To solve the first problem, the two-norm squared for vector x is:
Similarly, the objective function can also be expressed as a two-norm square of the mapped vector:
To form two times into a norm, the basic problem of maximizing the objective function is transformed into a matrix, which transforms a vector, and how the scale of the vector before and after the transformation can be maximal, because the U1 takes the unit vector. We have the theorem in matrix algebra, the maximum value of the vector length before and after the matrix mapping is the maximum singular value of the matrix, namely:
In the formula, it is the maximal singular value of matrix A (also the two norm of Matrix A), which is equal to (or) the maximum characteristic value of square.
For this problem, the semidefinite symmetric matrix means that its eigenvalues are greater than or equal to 0, and the eigenvector corresponding to different eigenvalues is orthogonal, constituting a set of orthogonal bases in the space.
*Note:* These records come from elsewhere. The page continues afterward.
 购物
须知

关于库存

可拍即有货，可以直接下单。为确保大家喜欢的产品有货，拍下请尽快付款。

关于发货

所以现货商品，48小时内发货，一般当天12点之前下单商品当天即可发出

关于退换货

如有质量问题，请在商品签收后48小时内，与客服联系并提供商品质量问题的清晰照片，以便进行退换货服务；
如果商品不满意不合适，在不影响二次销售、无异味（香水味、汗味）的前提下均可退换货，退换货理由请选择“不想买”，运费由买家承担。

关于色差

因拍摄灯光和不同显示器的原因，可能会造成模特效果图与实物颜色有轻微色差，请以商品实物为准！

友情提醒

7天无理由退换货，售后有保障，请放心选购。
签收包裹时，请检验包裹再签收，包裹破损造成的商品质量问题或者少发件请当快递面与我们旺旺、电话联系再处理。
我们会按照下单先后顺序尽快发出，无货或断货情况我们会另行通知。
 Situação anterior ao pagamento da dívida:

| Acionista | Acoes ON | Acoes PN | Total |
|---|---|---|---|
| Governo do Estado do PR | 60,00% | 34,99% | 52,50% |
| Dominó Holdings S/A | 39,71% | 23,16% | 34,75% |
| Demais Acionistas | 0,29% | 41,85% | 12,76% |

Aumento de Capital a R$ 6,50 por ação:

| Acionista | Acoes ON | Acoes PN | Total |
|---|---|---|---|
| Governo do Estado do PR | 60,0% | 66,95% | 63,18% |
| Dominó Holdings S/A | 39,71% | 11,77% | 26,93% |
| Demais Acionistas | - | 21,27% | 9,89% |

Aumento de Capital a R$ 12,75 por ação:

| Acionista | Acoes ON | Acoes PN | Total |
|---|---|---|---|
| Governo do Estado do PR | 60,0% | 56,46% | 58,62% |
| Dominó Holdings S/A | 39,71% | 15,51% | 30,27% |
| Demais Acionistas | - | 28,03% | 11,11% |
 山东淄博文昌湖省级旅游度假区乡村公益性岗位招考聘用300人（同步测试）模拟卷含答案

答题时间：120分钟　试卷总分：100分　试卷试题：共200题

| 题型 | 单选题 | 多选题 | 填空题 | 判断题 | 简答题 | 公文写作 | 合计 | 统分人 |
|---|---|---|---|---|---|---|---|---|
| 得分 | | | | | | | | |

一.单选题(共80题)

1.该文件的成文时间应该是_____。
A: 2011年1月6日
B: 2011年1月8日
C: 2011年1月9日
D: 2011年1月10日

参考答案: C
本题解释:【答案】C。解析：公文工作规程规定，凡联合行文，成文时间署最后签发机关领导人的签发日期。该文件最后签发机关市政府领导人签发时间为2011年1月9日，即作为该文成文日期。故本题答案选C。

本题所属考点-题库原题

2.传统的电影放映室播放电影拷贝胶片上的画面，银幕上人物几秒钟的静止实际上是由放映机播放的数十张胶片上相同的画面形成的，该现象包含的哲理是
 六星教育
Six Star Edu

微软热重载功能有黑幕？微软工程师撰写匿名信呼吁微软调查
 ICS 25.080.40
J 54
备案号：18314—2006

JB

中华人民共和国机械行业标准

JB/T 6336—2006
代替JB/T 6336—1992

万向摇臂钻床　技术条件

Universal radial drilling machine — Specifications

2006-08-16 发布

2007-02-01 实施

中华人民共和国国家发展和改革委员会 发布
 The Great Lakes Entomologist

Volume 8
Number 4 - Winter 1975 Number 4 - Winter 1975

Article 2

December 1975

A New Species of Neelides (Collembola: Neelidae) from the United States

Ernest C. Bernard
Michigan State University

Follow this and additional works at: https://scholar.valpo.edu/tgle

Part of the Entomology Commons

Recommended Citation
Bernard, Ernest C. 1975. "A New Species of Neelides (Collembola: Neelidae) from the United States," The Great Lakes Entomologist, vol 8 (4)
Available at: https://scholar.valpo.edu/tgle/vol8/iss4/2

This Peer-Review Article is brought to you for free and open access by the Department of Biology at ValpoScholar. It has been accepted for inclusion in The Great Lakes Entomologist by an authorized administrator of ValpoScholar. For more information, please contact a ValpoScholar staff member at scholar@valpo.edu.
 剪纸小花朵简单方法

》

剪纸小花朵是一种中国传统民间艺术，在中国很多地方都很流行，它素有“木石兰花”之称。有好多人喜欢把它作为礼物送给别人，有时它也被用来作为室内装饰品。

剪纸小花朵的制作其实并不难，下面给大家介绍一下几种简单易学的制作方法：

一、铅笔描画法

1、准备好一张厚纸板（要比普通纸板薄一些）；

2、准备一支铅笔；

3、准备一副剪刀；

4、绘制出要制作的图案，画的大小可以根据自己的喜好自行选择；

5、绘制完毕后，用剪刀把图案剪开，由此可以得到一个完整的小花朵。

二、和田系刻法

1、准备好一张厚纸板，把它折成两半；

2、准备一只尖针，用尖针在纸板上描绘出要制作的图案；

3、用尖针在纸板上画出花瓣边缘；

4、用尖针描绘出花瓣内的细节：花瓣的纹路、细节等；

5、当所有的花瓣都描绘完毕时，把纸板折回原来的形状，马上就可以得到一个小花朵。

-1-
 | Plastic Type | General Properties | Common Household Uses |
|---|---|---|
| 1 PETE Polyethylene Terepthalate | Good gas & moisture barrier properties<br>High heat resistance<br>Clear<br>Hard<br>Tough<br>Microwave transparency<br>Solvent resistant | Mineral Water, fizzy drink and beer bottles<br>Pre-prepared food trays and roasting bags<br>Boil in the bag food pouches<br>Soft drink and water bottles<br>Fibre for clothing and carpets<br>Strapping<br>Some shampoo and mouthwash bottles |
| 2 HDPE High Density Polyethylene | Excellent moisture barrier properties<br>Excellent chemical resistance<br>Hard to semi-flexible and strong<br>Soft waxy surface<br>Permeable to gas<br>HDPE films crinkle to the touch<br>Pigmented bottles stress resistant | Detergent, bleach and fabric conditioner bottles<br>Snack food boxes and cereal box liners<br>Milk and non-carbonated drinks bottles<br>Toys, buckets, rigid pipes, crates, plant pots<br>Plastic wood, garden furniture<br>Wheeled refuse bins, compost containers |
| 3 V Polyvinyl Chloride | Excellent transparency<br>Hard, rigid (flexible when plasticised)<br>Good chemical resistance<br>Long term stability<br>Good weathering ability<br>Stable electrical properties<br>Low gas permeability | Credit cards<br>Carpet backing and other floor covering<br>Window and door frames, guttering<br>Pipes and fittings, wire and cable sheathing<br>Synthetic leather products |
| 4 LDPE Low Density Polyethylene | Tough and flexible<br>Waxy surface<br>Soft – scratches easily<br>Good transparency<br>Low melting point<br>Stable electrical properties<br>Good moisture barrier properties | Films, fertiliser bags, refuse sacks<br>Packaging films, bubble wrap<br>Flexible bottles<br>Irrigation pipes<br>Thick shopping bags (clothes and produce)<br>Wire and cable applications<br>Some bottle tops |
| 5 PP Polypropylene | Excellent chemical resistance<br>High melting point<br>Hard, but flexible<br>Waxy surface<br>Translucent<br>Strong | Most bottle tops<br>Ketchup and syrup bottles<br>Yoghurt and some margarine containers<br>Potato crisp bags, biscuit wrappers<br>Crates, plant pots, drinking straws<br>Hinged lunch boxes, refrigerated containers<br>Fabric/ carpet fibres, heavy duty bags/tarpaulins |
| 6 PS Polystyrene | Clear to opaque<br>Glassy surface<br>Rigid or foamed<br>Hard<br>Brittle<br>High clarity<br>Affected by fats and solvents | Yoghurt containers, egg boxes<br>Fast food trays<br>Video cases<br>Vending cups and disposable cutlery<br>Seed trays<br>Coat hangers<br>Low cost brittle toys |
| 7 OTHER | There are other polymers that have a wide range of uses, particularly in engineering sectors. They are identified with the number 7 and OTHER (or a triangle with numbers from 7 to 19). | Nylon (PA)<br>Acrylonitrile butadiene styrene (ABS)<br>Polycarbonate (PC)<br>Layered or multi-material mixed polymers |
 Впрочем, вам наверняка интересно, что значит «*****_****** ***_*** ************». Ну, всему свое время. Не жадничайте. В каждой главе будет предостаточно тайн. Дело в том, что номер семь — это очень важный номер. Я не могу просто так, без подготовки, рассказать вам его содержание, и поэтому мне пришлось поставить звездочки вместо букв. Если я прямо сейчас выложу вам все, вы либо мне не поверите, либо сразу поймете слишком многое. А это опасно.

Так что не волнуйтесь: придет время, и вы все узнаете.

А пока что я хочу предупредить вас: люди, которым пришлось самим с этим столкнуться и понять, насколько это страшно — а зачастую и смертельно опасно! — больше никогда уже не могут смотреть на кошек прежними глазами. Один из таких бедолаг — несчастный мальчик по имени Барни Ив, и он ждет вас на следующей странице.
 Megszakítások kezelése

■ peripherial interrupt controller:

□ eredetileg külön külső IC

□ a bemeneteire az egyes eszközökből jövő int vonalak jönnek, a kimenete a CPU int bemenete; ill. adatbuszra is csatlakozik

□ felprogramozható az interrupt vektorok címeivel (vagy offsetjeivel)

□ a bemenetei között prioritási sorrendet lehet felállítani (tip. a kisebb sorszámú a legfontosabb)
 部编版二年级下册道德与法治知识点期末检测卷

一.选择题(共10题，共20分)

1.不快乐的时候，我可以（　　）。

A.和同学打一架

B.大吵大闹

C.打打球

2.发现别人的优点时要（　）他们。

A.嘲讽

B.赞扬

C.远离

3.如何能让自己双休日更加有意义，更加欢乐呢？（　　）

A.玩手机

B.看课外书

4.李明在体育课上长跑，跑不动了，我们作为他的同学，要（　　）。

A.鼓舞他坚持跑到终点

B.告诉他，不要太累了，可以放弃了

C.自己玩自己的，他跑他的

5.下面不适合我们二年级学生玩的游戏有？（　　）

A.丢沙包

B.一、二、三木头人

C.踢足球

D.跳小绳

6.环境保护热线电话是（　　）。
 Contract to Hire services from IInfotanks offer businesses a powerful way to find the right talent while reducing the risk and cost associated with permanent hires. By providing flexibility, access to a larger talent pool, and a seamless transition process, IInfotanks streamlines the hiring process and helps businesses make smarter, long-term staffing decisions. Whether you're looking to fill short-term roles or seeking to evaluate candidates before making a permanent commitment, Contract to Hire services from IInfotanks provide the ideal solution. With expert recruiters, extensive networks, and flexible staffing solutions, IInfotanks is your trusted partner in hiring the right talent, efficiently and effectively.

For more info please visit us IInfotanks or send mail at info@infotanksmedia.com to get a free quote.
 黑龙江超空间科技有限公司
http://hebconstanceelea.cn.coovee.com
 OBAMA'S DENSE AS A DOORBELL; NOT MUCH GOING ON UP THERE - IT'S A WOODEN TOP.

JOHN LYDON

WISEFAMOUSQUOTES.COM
To solve the second problem, for the general situation, set the symmetric matrix of the n eigenvalues are:
The corresponding unit feature vectors are:
Let's take a vector x, which is represented by this set of bases in the space composed of the eigenvector:
The
So:
For the second problem, the direction of the corresponding eigenvector is the direction of the first principal component U1, when we take the maximum value of the object function in the upper formula, that is, the maximum eigenvalue. (The orientation of the second principal component is the direction of the eigenvector corresponding to the second large eigenvalue, etc.).
Proof complete.
The percentage of the total information that the principal component occupies can be calculated in the following style:
The denominator of the formula is the square sum of all singular values, and the numerator is the sum of squares of the first k large singular values selected.